In our defense, they keep adding new EU countries. But no, we're not in all of them yet. We're in 13 EU countries, Norway, and Switzerland: https://stripe.com/global
You have two options: you can have sellers link a Stripe account (and we'll do all the downstream work, like collecting their bank account info and verifying their identity). Or you can create a managed account via API, where the seller does everything from within your app and never needs to go to Stripe.
Can you do the following (in this order): 'Provision' a standalone account with just an email address (with zero work by the account holder to-be) > Initiate a charge (to a buyer) that will ultimately be paid out to that standalone account > Have the seller setup their standalone account (so it's then capable of receiving funds)
I'm trying to figure the work flow that has the least toing and froing for both parties.
Is there any plan to offer some kind of in-between option where the seller links their stripe account, but the application is "sandboxed" in a way that prevents the user for creating, updating and deleting resources like cards, customers,etc? I like the idea of users linking their own accounts, and Stripe taking control of the identity verification, etc, but I don't like keeping all my data in sync with stripe via web hooks.

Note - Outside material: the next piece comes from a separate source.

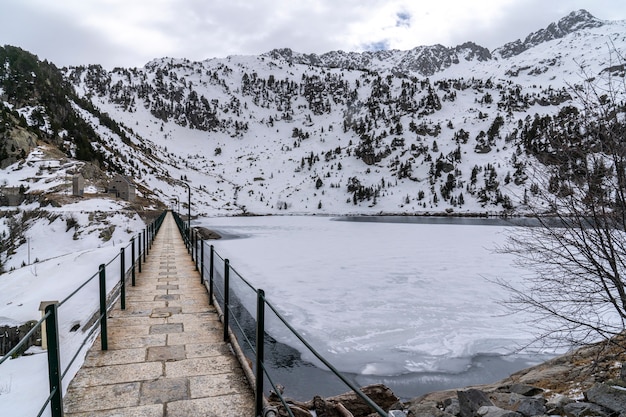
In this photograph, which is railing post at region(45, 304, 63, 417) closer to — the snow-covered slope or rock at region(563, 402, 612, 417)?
rock at region(563, 402, 612, 417)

Inherent to Stripe processing BTC is the fact that you are now a foreign exchange broker. Here's a small sample of why you're going to have to do a lot better than "we only charge 0.5%" to convince me that adding FX risk into my payment processing stack is a good idea:
Pricing neutrality is hard to enforce and can lead to price inflation (c.f. interchange), but we'd be game for something along these lines. Part of Stripe's raison d'être is making pretty advanced payment infrastructure — only available prior to those with considerable means and past experience — available to anyone. We're obviously not there yet (witness the limited number of countries, payouts only being available in the US for now) but that's where we're trying to get to.
Don't know why this isn't higher up, it shows a consistent position on these matters, and displays a pretty mature context to the original post that set up the comparison. The question was an honest one, and as someone mentioned earlier such legislation might actually be super favorable for Stripe.
For a BRL charge the transaction will still be to a US merchant, rather than a local merchant. You're right that in some countries like Brazil, this can be a bit hit-or-miss.
Both have been up and running in Australia longer than us, actually. And we want to launch multicurrency support in Australia properly: as a default part of every Stripe account with no paperwork. We could probably get a half-baked version out the door faster, but I don't think that's fair to our Australian users either.
Can you elaborate further on what restrictions are preventing multi currency support? If I'm not mistaken NAB are your acquiring bank, surely they would be able to assist you as they did for pin?